§ **STATED PROBLEM 1**
In the text about Elspeth Beard's motorcycle journey around the world, what bike did she choose for the trip?
§ **STATED PROBLEM 2**
Copy word for word the part of the Elspeth Beard text that opens with the words containing "Elspeth used the" and closes with "the world adventure.".
§ **STATED PROBLEM 3**
Write the next part of the text about Elspeth Beard's ride around the world, picking up right after its last sentence.

§ **TEXT EXTRACT**
+---+

Elspeth Beard the first Englishwoman to ride a motorcycle around the world










The bike she chose for the trip was a used 1974 R 60/6 flat-twin, for which she paid 900 ($1800) in 1980 - a substantial sum at the time, especially for a machine that already had 30,000 miles on the clock!

Elspeth used the bike for her first long solo rides to Scotland and to Ireland, then to mainland Europe and Corsica, racking up over 10,000 miles in her first two years of ownership. Then it was time for `The Big One'. Aged 24, Elspeth had finished the first three years of her architectural studies (it's a seven year training) and saved more than 1000 ($1900) working behind the bar at her local pub in Marylebone, central London in preparation for her round the world adventure.

She started the first stage of her journey in New York: "It cost 175 ($340) to send the bike and 99 ($197) for my own air fare," she recalls. From the Big Apple she rode up to Canada, then down Mexico way before reaching Los Angeles with another 5,000 miles under the Beemer's wheels. From LA she shipped the bike to Sydney, but stopped off to see New Zealand on foot while the bike was in transit.

+---+

§ **GIVEN DATA**
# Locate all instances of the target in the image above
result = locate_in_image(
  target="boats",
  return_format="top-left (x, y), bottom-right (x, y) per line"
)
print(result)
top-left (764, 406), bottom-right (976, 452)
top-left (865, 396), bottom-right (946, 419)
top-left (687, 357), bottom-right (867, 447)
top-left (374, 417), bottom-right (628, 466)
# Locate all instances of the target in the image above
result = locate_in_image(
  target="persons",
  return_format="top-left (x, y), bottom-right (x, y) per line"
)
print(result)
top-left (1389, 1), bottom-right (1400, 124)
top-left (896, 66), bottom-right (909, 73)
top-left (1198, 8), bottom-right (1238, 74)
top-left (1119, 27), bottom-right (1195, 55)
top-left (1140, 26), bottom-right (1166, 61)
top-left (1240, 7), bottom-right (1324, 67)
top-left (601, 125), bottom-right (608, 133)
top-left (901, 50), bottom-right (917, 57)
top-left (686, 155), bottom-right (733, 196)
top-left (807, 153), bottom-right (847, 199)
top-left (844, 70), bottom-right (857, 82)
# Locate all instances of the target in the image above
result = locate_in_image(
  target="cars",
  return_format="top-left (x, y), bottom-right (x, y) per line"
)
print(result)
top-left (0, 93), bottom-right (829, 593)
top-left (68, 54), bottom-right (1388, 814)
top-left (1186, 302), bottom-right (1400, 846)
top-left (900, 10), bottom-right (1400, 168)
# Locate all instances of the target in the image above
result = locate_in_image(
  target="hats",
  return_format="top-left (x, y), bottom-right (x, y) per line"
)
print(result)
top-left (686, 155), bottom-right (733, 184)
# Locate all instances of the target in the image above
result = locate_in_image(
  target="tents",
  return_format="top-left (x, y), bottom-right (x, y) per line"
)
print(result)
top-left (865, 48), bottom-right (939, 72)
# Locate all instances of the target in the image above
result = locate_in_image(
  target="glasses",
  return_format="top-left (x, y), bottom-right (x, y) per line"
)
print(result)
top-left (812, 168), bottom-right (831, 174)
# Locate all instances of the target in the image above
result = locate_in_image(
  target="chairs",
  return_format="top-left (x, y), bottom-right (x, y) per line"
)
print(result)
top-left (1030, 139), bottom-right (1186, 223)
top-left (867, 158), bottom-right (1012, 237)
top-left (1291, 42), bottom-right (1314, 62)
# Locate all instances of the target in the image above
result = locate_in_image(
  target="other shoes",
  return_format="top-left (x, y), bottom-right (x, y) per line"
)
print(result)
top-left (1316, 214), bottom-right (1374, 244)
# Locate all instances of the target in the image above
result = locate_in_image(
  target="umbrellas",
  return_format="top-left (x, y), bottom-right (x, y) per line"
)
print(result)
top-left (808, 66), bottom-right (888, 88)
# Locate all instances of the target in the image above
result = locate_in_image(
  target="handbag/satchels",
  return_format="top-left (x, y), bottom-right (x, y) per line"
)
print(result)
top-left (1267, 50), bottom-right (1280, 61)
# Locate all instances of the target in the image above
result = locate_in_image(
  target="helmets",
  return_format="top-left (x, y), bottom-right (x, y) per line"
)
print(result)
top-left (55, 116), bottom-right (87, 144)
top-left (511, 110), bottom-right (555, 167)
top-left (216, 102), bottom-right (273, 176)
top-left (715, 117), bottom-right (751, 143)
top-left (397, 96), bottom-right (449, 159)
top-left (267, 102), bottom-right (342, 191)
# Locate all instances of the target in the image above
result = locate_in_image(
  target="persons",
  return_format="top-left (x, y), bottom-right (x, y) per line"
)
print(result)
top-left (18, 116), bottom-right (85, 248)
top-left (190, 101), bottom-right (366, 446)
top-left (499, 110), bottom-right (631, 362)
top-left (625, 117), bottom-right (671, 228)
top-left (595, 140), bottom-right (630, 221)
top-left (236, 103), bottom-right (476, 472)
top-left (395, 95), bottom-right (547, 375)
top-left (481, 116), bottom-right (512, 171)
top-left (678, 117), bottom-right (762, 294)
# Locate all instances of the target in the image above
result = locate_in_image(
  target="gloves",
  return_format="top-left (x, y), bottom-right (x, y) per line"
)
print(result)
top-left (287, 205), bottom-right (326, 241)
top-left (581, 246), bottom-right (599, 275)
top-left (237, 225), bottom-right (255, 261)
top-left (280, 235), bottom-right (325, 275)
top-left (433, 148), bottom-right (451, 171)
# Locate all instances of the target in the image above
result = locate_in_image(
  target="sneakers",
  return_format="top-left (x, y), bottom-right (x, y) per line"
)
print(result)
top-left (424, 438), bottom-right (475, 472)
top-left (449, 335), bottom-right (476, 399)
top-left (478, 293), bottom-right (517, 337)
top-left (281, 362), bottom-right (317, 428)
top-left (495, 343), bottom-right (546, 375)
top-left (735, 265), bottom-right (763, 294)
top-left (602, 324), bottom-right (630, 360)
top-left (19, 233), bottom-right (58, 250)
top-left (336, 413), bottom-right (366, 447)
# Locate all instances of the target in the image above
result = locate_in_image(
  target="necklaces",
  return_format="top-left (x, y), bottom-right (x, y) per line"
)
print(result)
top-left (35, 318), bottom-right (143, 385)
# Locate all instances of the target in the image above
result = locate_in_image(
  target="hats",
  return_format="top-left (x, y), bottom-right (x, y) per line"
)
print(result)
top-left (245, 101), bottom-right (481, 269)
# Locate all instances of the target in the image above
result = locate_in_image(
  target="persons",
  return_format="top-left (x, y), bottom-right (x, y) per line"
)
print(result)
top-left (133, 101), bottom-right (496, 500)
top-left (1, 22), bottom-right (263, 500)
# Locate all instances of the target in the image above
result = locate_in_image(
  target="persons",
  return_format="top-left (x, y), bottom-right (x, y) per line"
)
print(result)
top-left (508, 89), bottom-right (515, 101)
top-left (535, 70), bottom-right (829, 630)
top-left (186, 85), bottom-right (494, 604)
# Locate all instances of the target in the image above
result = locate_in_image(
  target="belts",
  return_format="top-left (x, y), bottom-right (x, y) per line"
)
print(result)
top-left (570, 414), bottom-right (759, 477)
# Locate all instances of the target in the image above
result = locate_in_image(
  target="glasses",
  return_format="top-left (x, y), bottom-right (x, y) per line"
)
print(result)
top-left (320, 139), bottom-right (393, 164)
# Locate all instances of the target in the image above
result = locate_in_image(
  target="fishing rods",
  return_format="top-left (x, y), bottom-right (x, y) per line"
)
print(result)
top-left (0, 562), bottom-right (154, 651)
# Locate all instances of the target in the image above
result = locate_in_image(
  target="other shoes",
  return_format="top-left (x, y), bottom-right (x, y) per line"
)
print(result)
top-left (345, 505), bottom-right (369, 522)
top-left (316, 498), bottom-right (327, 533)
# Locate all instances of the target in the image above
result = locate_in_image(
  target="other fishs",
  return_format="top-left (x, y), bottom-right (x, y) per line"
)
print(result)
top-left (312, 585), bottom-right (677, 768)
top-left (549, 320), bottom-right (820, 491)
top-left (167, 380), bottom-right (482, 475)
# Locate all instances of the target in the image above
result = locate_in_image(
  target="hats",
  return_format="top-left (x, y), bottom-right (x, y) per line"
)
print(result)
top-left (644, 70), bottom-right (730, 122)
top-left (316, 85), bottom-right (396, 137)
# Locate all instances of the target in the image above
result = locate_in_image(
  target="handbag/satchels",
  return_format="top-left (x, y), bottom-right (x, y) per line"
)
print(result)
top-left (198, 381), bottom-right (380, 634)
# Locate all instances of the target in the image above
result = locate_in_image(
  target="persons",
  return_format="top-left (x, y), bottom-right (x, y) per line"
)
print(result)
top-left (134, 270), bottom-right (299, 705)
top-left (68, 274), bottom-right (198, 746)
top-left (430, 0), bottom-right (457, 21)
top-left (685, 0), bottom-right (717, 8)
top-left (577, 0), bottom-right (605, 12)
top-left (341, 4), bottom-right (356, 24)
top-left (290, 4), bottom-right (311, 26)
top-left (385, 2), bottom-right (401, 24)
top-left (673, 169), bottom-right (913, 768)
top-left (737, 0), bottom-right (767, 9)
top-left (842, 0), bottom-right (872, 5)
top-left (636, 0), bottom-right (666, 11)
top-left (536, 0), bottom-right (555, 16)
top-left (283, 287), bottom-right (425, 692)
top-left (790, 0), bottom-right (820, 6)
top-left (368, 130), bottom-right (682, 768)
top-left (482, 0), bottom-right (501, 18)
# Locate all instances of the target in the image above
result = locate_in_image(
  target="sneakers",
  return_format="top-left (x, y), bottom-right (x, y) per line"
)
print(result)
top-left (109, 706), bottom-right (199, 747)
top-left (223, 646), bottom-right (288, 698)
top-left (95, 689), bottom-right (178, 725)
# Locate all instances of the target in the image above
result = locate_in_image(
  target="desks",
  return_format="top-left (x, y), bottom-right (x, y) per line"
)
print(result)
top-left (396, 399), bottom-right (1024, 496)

+---+

§ **WRITTEN ANSWER 1**
A used 1974 R 60/6 flat-twin.

§ **WRITTEN ANSWER 2**
Elspeth used the bike for her first long solo rides to Scotland and to Ireland, then to mainland Europe and Corsica, racking up over 10,000 miles in her first two years of ownership. Then it was time for `The Big One'. Aged 24, Elspeth had finished the first three years of her architectural studies (it's a seven year training) and saved more than 1000 ($1900) working behind the bar at her local pub in Marylebone, central London in preparation for her round the world adventure.

§ **WRITTEN ANSWER 3**
Elspeth then spent seven months working in a Sydney architectural practice and living in a garage, gaining experience and replenishing her diminished funds. She spent weeks constructing her own lockable, top-box and panniers out of folded and riveted sheet aluminium before setting off on her travels once more. She rode all over Australia, and had her first big accident on a dirt road near Townsville, in Queensland. The R 60 cart-wheeled and she was left badly concussed, but mercifully with no broken bones. She still has the Bell `bone dome' helmet that she's convinced saved her life (and which she carried on wearing for the rest of the trip!).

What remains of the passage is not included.